This recipe is also provided in this thread: http://www.soapmakingforum.com/showthread.php?t=63410


----------



## JillGat

DeeAnna,
I noticed a few differences between your shampoo recipe and SwiftMonkey's:

She calls for Incroquat BTMS-50 specifically.  This drove me crazy, as there is such variation between suppliers, even in the chemical name of what BTMS stands for. Your recipe simplified it to "Conditioning emulsifier".  I have some BTMS-25 (does not include stearic acid)... will that work for this ingredient?

She includes "10% SMC or SMO taurate" in her heated phase. You leave it out. What is that?

You leave out the dimethicone in the Cool Down Phase.  Why? What is that, actually?

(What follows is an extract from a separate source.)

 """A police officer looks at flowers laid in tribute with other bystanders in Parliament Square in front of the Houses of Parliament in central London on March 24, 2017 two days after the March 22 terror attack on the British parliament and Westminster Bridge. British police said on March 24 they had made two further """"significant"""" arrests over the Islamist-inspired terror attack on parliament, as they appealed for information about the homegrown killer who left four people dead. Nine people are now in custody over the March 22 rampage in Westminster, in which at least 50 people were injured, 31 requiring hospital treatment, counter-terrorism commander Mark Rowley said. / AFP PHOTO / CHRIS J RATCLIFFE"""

If I make a 100g bar, the cool down phase ingredients are still only going to be a few grams.  Will I be able to actually mix that tiny amount into the pulpy heated phase ingredients? 

Thanks!


----------



## kchaystack

JillGat said:


> DeeAnna,
> I noticed a few differences between your shampoo recipe and SwiftMonkey's:
> 
> She calls for Incroquat BTMS-50 specifically.  This drove me crazy, as there is such variation between suppliers, even in the chemical name of what BTMS stands for. Your recipe simplified it to "Conditioning emulsifier".  I have some BTMS-25 (does not include stearic acid)... will that work for this ingredient?
> 
> She includes "10% SMC or SMO taurate" in her heated phase. You leave it out. What is that?
> 
> You leave out the dimethicone in the Cool Down Phase.  Why? What is that, actually?
> 
> If I make a 100g bar, the cool down phase ingredients are still only going to be a few grams.  Will I be able to actually mix that tiny amount into the pulpy heated phase ingredients?
> 
> Thanks!



I am not DeeAnna, but here you go:

In the 2 articles below, Susan talks about using BTMS-25 when the recipe calls for BTMS-50 tho she uses  cetyl alcohol instead of stearic acid.  Both are used as a thickener usually, with stearic acid creating a thicker product than cetyl alcohol.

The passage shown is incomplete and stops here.